Look at the most of the recent or current hit North American TV programs on the tube --- The Sopranos, The Shield, Mad Men, House, Bones, CSI, NCIS, Grey's Anatomy, How I Met Your Mother, Two And A Half Men, The Office, even Corner Gas --- they all began somewhat quietly and slowly grew into what they became or are today. Sure, Lost started on somewhat of a bigger note...there are always exceptions to the rule...but I still don't remember it being touted as 'the next big thing!'
That said, I can't turn around these days without seeing an article or an ad for Dollhouse: premiering this Friday night on FOX! And I know its important to market and promote new shows...hell, it's better than no promotion at all! But there seems to be a fine line between creating interest and awareness for a program...and touting it as 'must see TV!' Strangely enough, unlike hyped movies, most people will resist if they are told they 'must' watch and 'must' love a TV show. But they are cool with it if a series becomes must see on its own.
Firefly, Whedon's last TV series before 'Dollhouse', was touted as the next big thing. It was expected to rocket out of the gate and keep going up. It never did...didn't even last a whole season. A lot of factors contributed, including network meddling and too-high expectations, but I will go so far as to say that it just never felt like I was watching something 'special' as much as I was watching something that thought it was special. Dollhouse is looking like it may also have that lack of 'specialness' working against it.
For starters, I feel I've already seen it before...either a show called Alias, or a show called Dark Angel, starring Jessica Alba.

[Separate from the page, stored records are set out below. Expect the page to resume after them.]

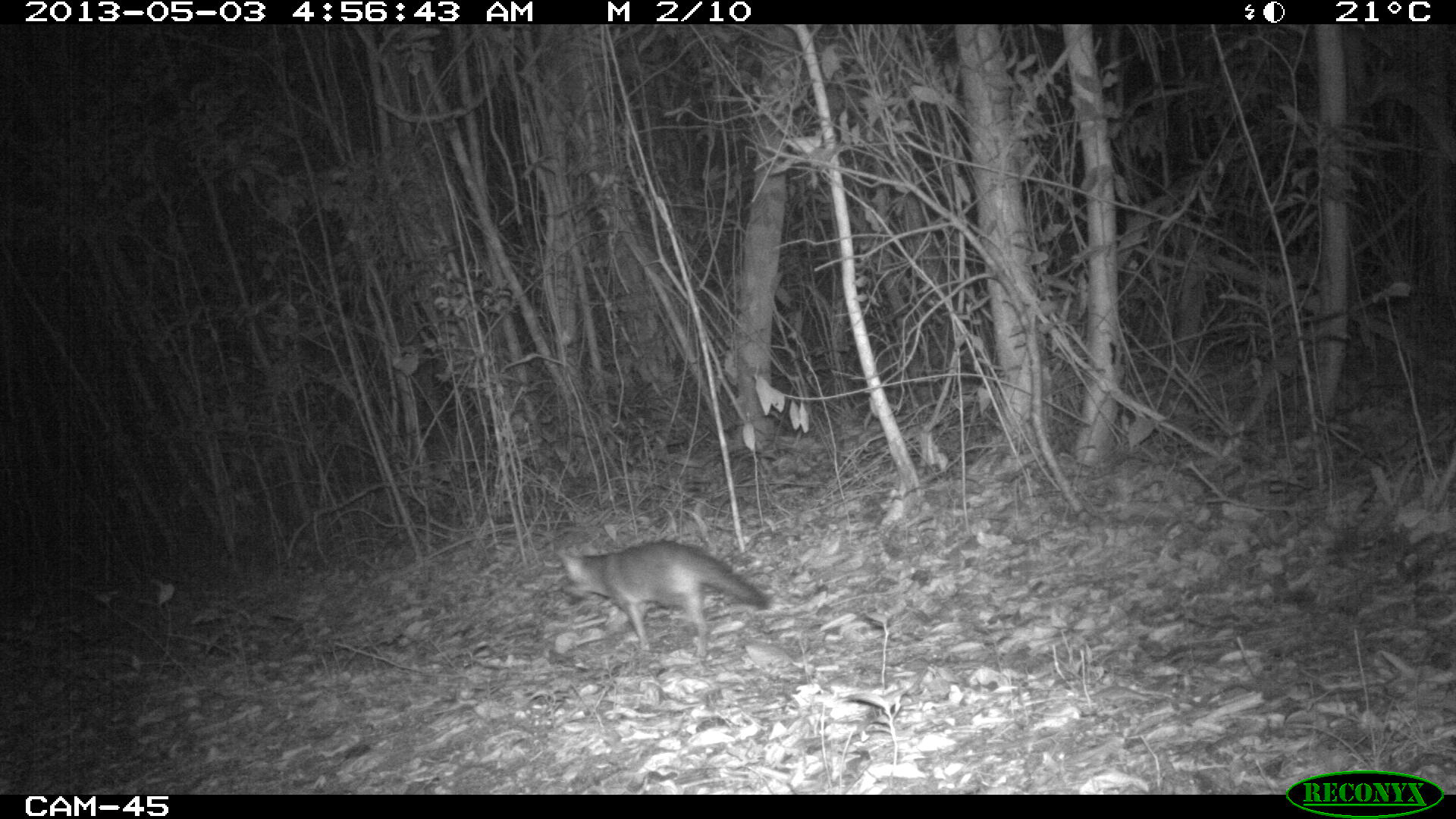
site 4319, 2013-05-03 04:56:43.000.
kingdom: Animalia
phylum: Chordata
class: Mammalia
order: Carnivora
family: Canidae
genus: Urocyon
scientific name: Urocyon cinereoargenteus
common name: gray fox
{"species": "Urocyon cinereoargenteus (gray fox)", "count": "1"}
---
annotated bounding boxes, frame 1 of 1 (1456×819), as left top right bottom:
urocyon cinereoargenteus: 553 540 768 660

Dark Angel: A genetically enhanced, 9-year-old female super-soldier who calls herself Max Guevara (also known as X5-452), escapes along with eleven others like her from a secret government institution where they'd been created and subsequently raised and trained to be soldiers and assassins. The series picks up ten years later as it follows the life of the now 19-year-old Max (Jessica Alba) as she searches for her missing 'brothers and sisters', and tries to live her life, evade capture, and learn to trust and love.
Okay...and the basic premise of Dollhouse?

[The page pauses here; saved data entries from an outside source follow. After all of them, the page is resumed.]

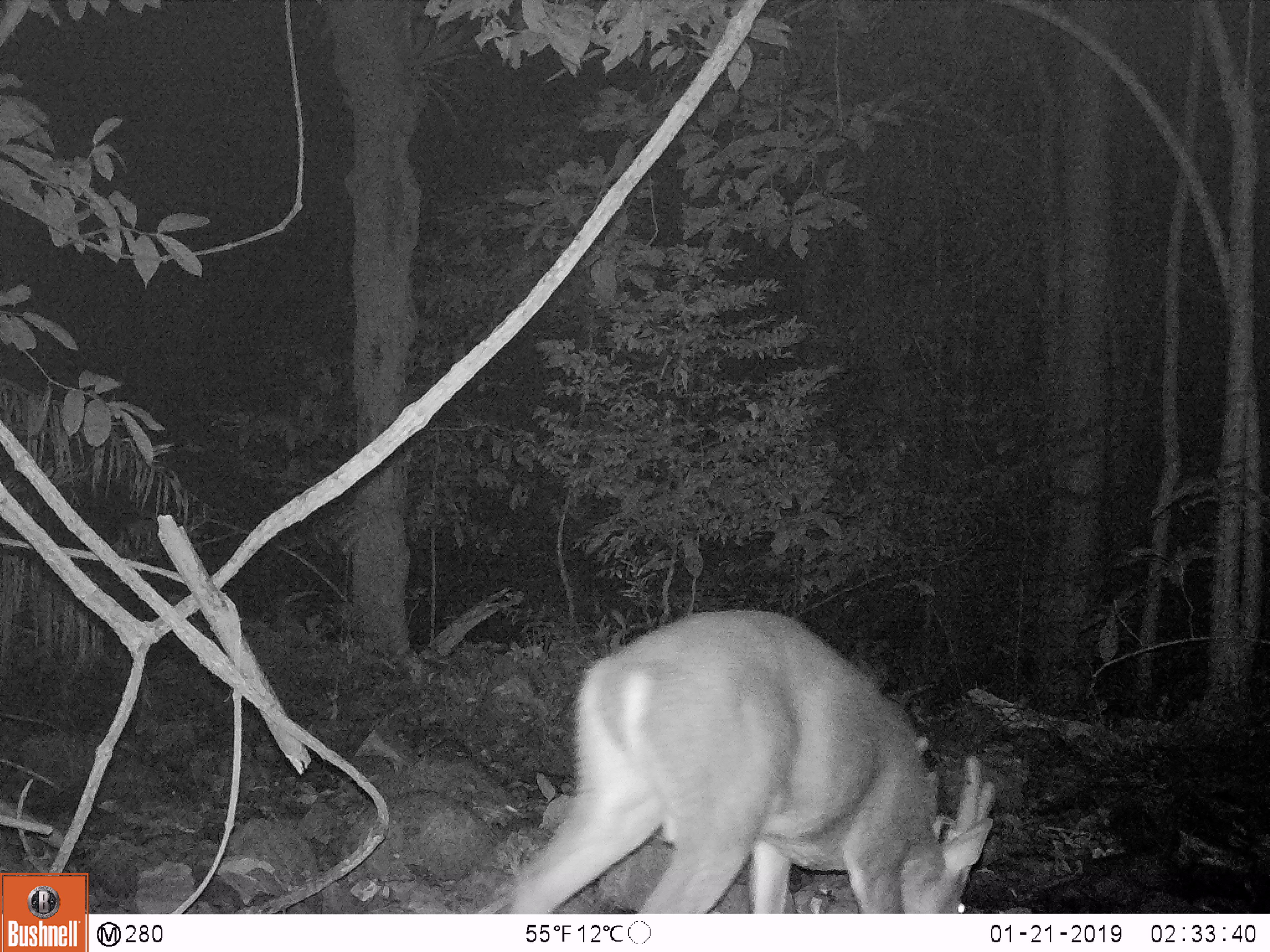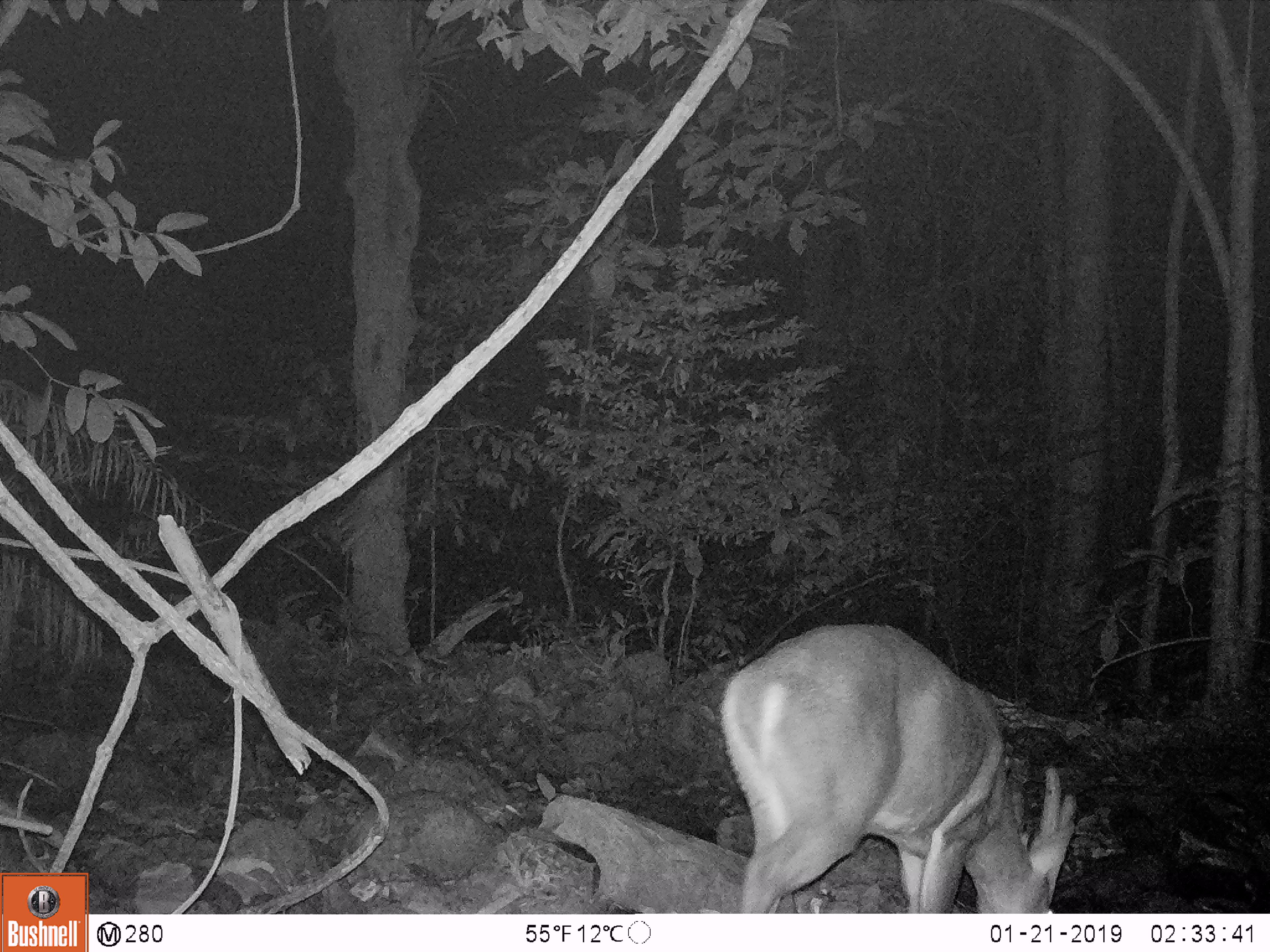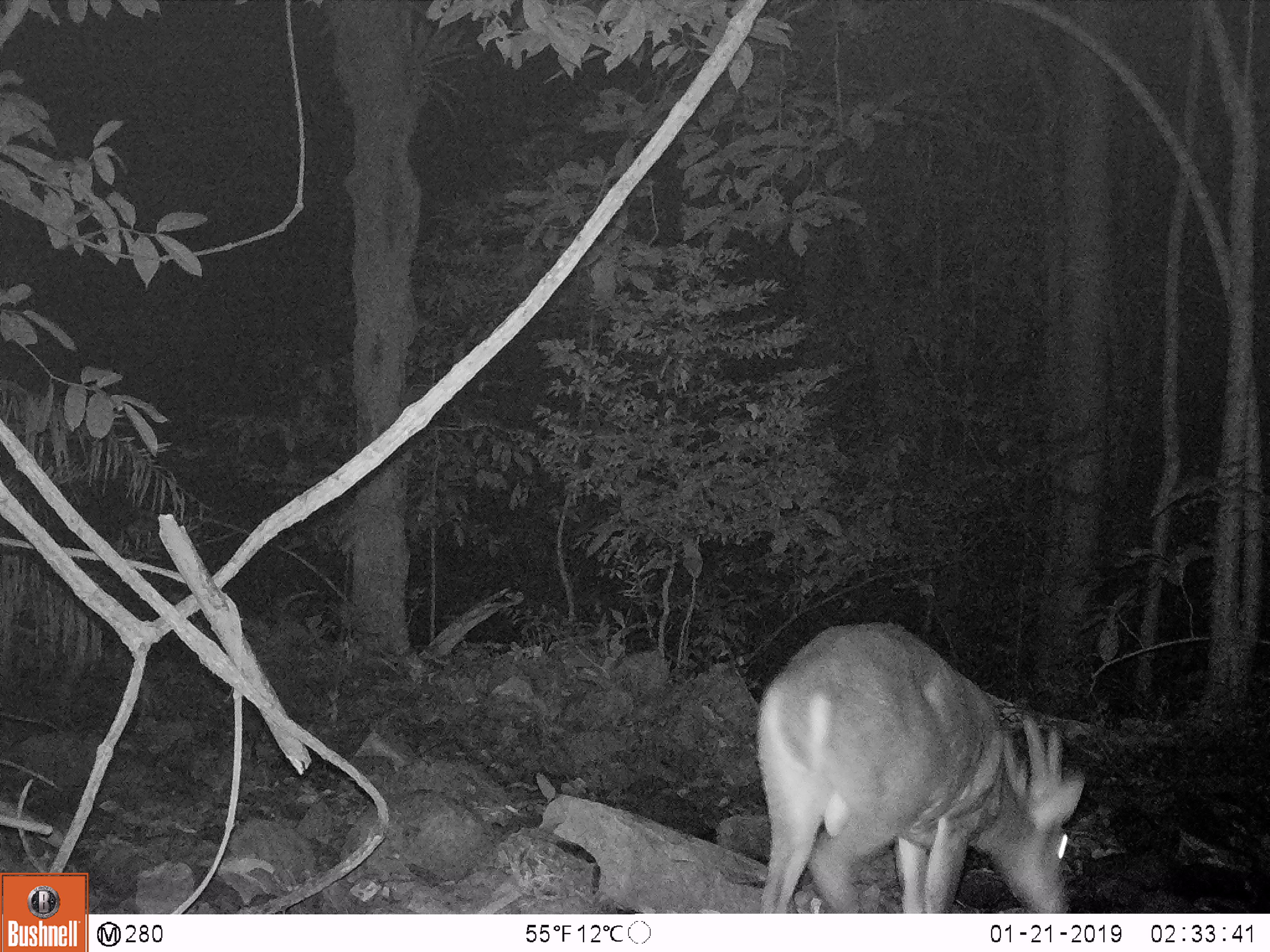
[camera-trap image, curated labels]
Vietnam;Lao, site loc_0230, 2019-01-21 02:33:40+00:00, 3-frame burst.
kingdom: Animalia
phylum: Chordata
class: Mammalia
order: Artiodactyla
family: Cervidae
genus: Muntiacus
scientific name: Muntiacus vuquangensis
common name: large-antlered muntjac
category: large antlered muntjac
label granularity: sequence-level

Dollhouse: The show follows an organization that employs mind-wiped DNA-altered humans known as Dolls who are implanted with false memories and skills for various missions, fantasies, assassinations, and tasks. When they are not 'at work' they are living in a real life Dollhouse which gives the show the name. One of those mind-wiped humans, a young woman named Echo (Eliza Dushku ), is slowly starting to become aware of herself and what's going on - and wants to stop it and escape while helping the other 'Dolls'.
And then there's some of the posters:
Now maybe its just the same photographer at FOX who only knows how to take one pose (see also Fox's Terminator: Sarah Connor Chronicles)...
...but Dollhouse and Dark Angel sure look and sound the same. And 'Dark Angel', with all it's hype (brought to you by James Cameron), never really connected with viewers and thus fans in a big way. I'm worried that 'Dollhouse' may suffer the same fate.
And now, these new pics of Dollhouse's Eliza Dushku have swept across the net...
...and I fear when a show starts releasing tasteful but nude pictures of your star before the first episode has even aired...well, it smells of desperate.
Series TV fans want to discover the sexy (and the drama, and the funny), not have it shoved down their throats.